◆ INFORMATION SUPPLIED
============================================================

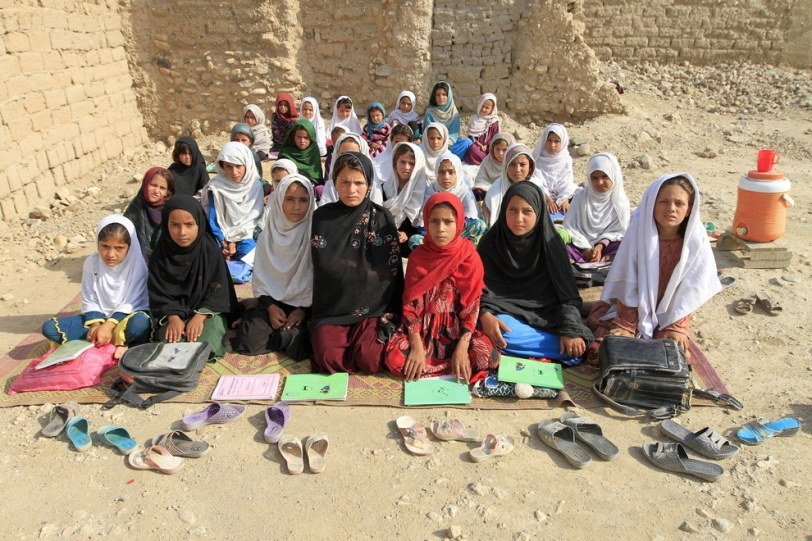 Teacher Mahajera Armani and her class of girls at their study open area outside Jalalabad city, Afghanistan. Parwiz Parwiz - Reuters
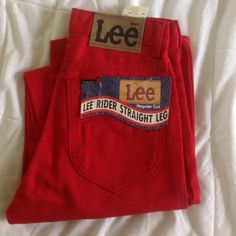 Vntg 1980s red straight leg LEE jeans.  Long Adorable high waisted  jeans look very cute with the red striped crop top in my shop.  Still have tags on.  LEE brand.  May smell musty due to storage. Vintage Jeans Straight Leg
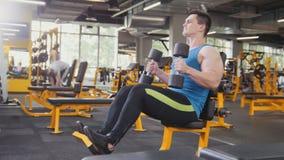 Gewichtheffen in de gymnastiek - de spieratleet voert opleiding voor bicepsen met domoren uit Royalty-vrije Stock Fotografie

============================================================

◆ REQUIREMENT
Line by line, write out the data above exactly, without the pictures.

◆ RESULT OF THE EXERCISE
 Teacher Mahajera Armani and her class of girls at their study open area outside Jalalabad city, Afghanistan. Parwiz Parwiz - Reuters
 Vntg 1980s red straight leg LEE jeans.  Long Adorable high waisted  jeans look very cute with the red striped crop top in my shop.  Still have tags on.  LEE brand.  May smell musty due to storage. Vintage Jeans Straight Leg
 Gewichtheffen in de gymnastiek - de spieratleet voert opleiding voor bicepsen met domoren uit Royalty-vrije Stock Fotografie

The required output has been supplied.